▶ _Document passage_
The title is a direct reference to Opis Mandelstam’s untitled poem. The opening lines are as follows:
We shall meet again, in Petersburg,
as though we had buried the sun there,
and then we shall pronounce for the first time
the blessed word with no meaning

It is my contention that this intertextuality (i.e.  is the shaping of a text's meaning by another text) shapes the entire meaning and direction of the entire volume. By affiliating himself with Mandelstam’s work the author is reinforcing the idea that he is experiencing something in Kashmir which is akin to what Mandelstam experienced in Petersburg.  From this point onward he traces a historical trajectory of events.

This is further validated by another intertextual insertion by the author. He says:
“And will the blessed women rub  the ashes together? Each fall they gather Chinar leaves, singing  what the hills have re-echoed for  four hundred years, the songs of  HabbaKhatoon, the peasant girl  who later became the queen.  When her husband was exiled  from the valley by the Mughal  king Akbar, she went among the  people with her sorrow. Her grief,  alive to this day, in her own  roused the people into frenzied  opposition to Mughal rule. And   since Kashmir has never been  free”

The prologue takes us four hundred years back in Kashmir history when Habba Khatun’s husband, Yusuf Shah Chak, the Kashmir king was captured by the Mughal King Akbar. And his capture effectively brought an end to the independence of Kashmir.  The blessed word, in this context, then symbolizes freedom for Kashmir and its inhabitants. The Blessed Word is Freedom.

▶ _Activity 1_
Answer these from the passage on Mandelstam and Kashmir:
(a) In which city does Mandelstam's poem say "we shall meet again"?
(b) Which Mughal king captured Yusuf Shah Chak?
(c) What does the blessed word stand for, according to the final paragraph?
▶ _Activity 2_
Write the next paragraph of the passage on Mandelstam and Kashmir, starting after its last sentence.

▶ _Stored data_
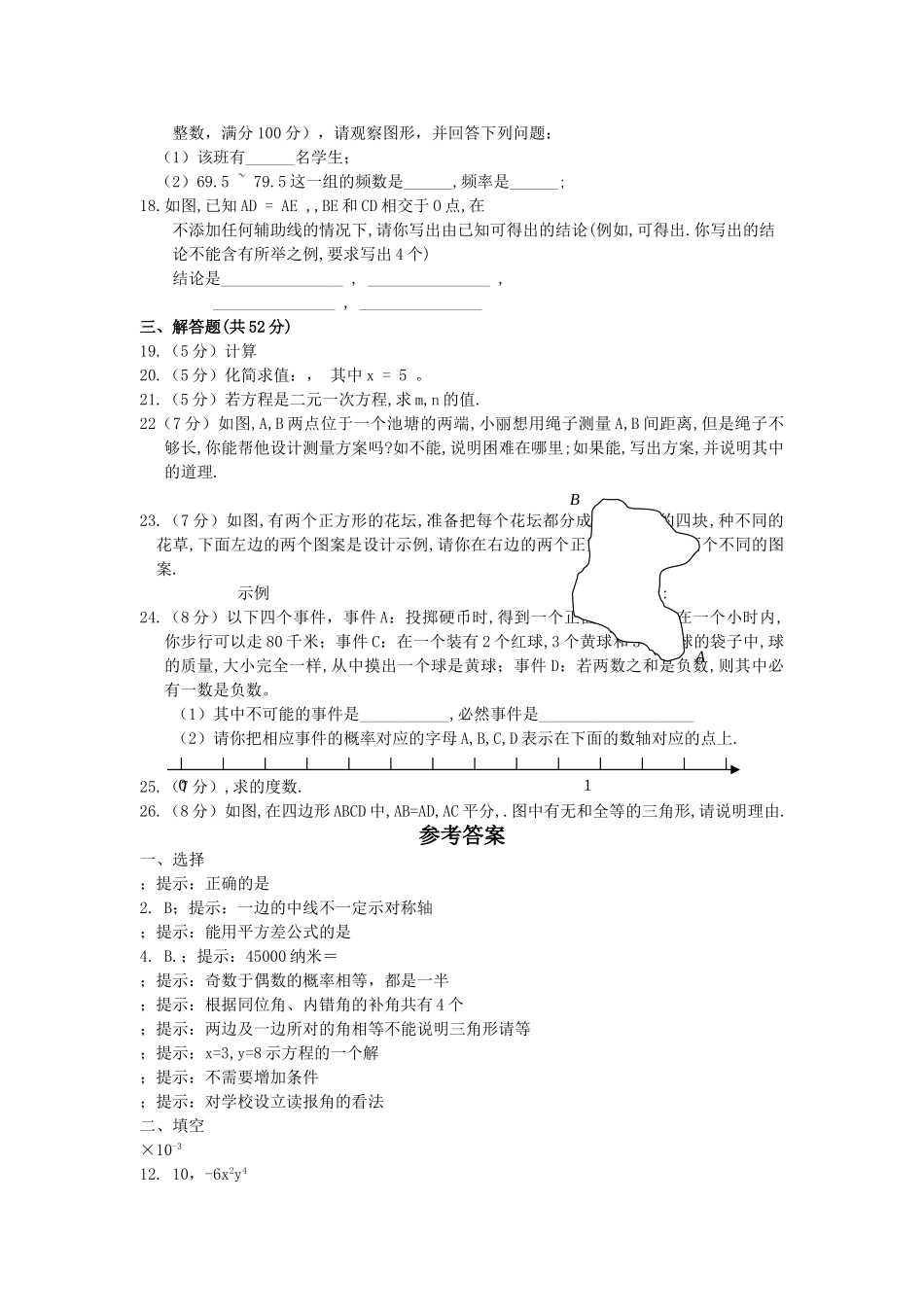 苏科版七年级数学下册期末试卷及答案2 _第2页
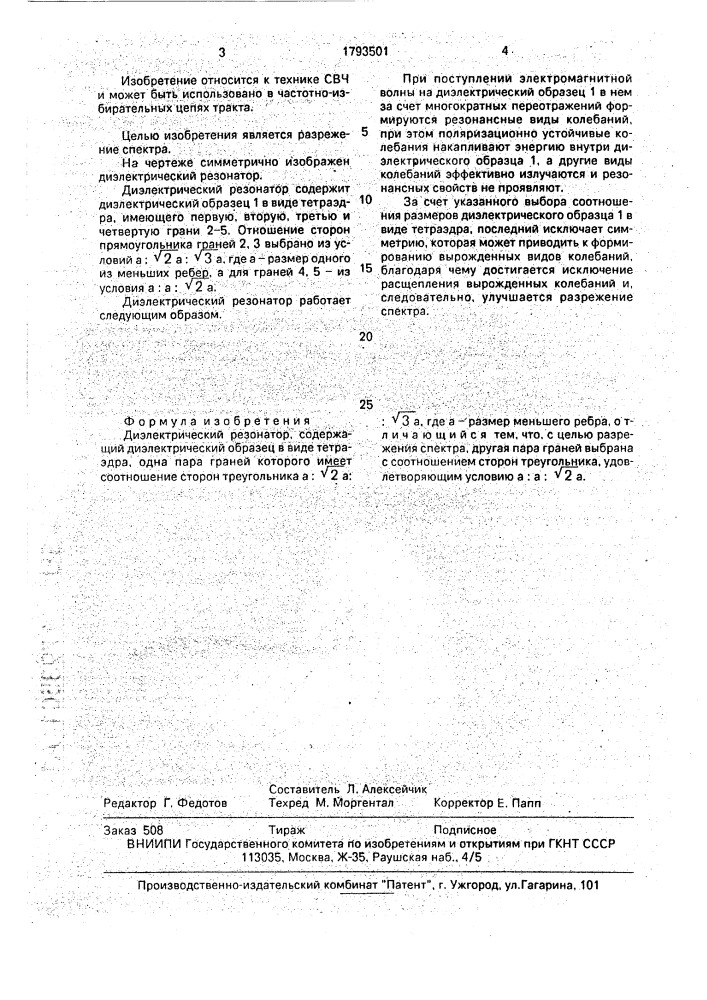 Диэлектрический резонатор (патент 1793501)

▶ _Task response 1_
(a) Petersburg
(b) Akbar
(c) Freedom for Kashmir and its inhabitants

▶ _Task response 2_
“One day the Kashmiri’s will pronounce that word truly for the first time”

Saturday, 26 April 2014

The Ghazal ‘Tonight’ : Defeating Religion in Kashmir


Agha Shahid Ali’s ghazals follow carefully the traditional ghazal form, except for the fact that the contemporary English Ghazal is more thematic than just a poem on unrequited love and longing. In his ghazal, ‘Tonight’ – The maqta of which eventually forms the title of his book, “Call me Ishmael tonight’ - the poem enforces among others the idea of a religious failure. At its most critical level, the ghazal then automatically empowers the poet as it reinforces its historical literary use: where it has continually gone against traditional Shariah to depict religious fanaticism, intoxication, or love for the beloved and its final equivalence with God, something along the lines of Nizam’s Laili Majnun.   

In his poem ‘Tonight’, Ali takes the epigraph off Lawrence Hope’s ‘The Kashmiri Song’-  
Pale hands I loved beside the Shalimar,
Where are you now? Who lies beneath your spell?
Whom do you lead on Rapture's roadway, far,
Before you agonise them in farewell?

Oh, pale dispensers of my Joys and Pains,
Holding the doors of Heaven and of Hell,
How the hot blood rushed wildly through the veins,
Beneath your touch, until you waved farewell.

Pale hands, pink tipped, like Lotus buds that float
On those cool waters where we used to dwell,
I would have rather felt you round my throat,
Crushing out life, than waving me farewell!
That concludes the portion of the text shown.